**Document**
Begin

I'm using ggplot
/ easyGgplot2
to create density plots of two groups. I would like have a metric or indication of how much intersection there is between the two curves. I might even use any other solution without the curves, as long as it allows me to have a measure of which groups are more distinct (of several different groups of data).
Is there any easy way to do this in R?
For example using this sample, which generates this plot
How can I estimate the percentage of area that is common to both?
ggplot2.density(data=weight, xName='weight', groupName='sex',
legendPosition="top",
alpha=0.5, fillGroupDensity=TRUE )
I like the previous answer, but this may be a bit more intuitive, also I made sure to use a common bandwidth:
library ( "caTools" )
# Extract common bandwidth
Bw <- ( density ( iris$Petal.Width ))$bw
# Get iris data
Sample <- with ( iris, split ( Petal.Width, Species ))[ 2:3 ]
# Estimate kernel densities using common bandwidth
Densities <- lapply ( Sample, density,
bw = bw,
n = 512,
from = -1,
to = 3 )

End

**Problems to work on**
a - In the thread on measuring overlap between density curves in R, which R package does the reply load before estimating the densities?
b - Write the next part of the thread on measuring overlap between density curves in R, picking up right after the code that estimates the kernel densities.

**Data section**

Begin

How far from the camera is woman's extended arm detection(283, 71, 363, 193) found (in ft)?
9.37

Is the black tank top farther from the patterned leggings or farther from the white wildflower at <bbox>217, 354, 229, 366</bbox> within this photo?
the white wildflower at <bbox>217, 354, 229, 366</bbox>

End

**Answers provided**
a - caTools

b -
# Plot
plot( Densities [[ 1 ]], xlim = c ( -1, 3 ),
col = "steelblue",
main = "" )
lines ( Densities [[ 2 ]], col = "orange" )
# Overlap
X <- Densities [[ 1 ]]$x
Y1 <- Densities [[ 1 ]]$y
Y2 <- Densities [[ 2 ]]$y
Overlap <- pmin ( Y1, Y2 )
polygon ( c ( X, X [ 1 ]), c ( Overlap, Overlap [ 1 ]),
lwd = 2, col = "hotpink", border = "n", density = 20)
# Integrate
Total <- trapz ( X, Y1 ) + trapz ( X, Y2 )
(Surface <- trapz ( X, Overlap ) / Total)
SText <- paste ( sprintf ( "%.3f", 100*Surface ), "%" )
text ( X [ which.max ( Overlap )], 1.2 * max ( Overlap ), SText )